→ **ÉNONCÉ ÉCRIT**
Renommez « long blonde hair » en « short brown hair » dans les enregistrements, sans rien changer d'autre. Commencez à la ligne qui contient « At what distance » et arrêtez-vous après celle qui contient « 242 centimetres ».

→ **DONNÉES EXTRAITES**

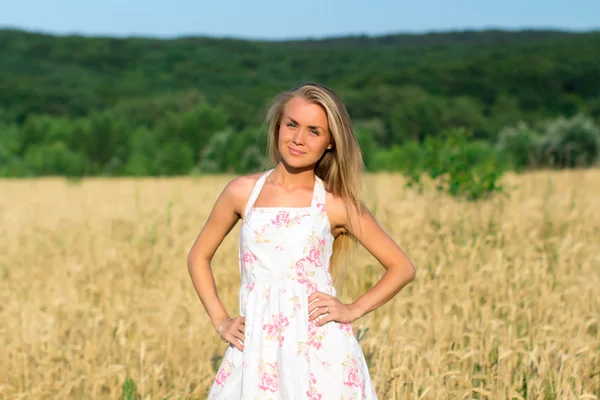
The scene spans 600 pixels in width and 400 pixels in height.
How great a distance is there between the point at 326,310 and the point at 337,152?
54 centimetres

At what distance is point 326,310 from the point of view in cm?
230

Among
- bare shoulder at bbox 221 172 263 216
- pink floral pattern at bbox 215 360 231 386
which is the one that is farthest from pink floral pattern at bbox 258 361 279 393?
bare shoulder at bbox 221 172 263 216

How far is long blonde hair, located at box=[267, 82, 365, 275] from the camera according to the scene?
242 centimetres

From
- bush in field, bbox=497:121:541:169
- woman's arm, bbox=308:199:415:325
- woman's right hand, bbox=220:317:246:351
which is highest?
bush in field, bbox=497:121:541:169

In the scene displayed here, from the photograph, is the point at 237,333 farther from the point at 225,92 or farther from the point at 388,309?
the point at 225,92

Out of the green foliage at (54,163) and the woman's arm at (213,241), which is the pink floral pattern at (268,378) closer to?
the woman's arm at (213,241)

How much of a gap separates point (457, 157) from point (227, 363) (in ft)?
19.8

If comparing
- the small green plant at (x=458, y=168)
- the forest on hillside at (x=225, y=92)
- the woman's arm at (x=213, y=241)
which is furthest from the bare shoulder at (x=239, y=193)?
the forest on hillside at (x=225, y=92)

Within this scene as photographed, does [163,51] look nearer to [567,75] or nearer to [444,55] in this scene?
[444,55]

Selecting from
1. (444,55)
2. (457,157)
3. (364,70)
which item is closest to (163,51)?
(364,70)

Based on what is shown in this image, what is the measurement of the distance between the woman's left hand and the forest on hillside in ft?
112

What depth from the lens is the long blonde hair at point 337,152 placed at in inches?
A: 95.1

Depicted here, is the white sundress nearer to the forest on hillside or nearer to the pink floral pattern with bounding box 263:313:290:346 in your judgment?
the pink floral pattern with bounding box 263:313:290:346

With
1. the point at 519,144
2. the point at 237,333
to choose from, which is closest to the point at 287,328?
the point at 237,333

---

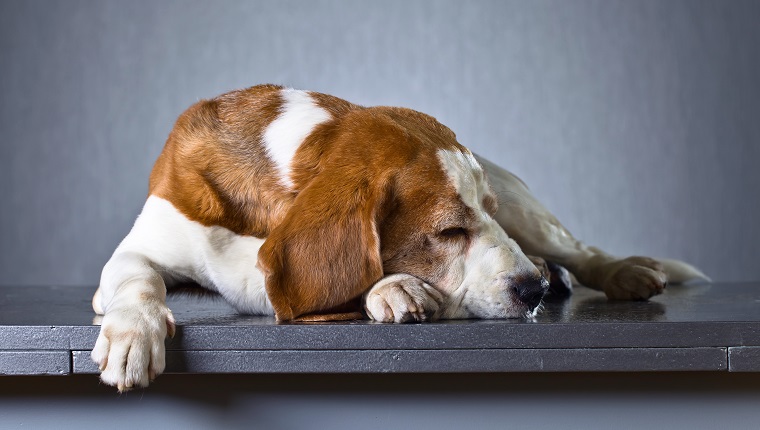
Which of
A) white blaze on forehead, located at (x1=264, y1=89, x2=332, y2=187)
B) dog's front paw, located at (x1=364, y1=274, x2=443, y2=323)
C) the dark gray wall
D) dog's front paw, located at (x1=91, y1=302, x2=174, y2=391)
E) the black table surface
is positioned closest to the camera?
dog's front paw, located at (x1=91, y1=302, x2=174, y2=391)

→ **RÉSULTAT DE L'EXERCICE**
At what distance is point 326,310 from the point of view in cm?
230

Among
- bare shoulder at bbox 221 172 263 216
- pink floral pattern at bbox 215 360 231 386
which is the one that is farthest from pink floral pattern at bbox 258 361 279 393?
bare shoulder at bbox 221 172 263 216

How far is short brown hair, located at box=[267, 82, 365, 275] from the camera according to the scene?
242 centimetres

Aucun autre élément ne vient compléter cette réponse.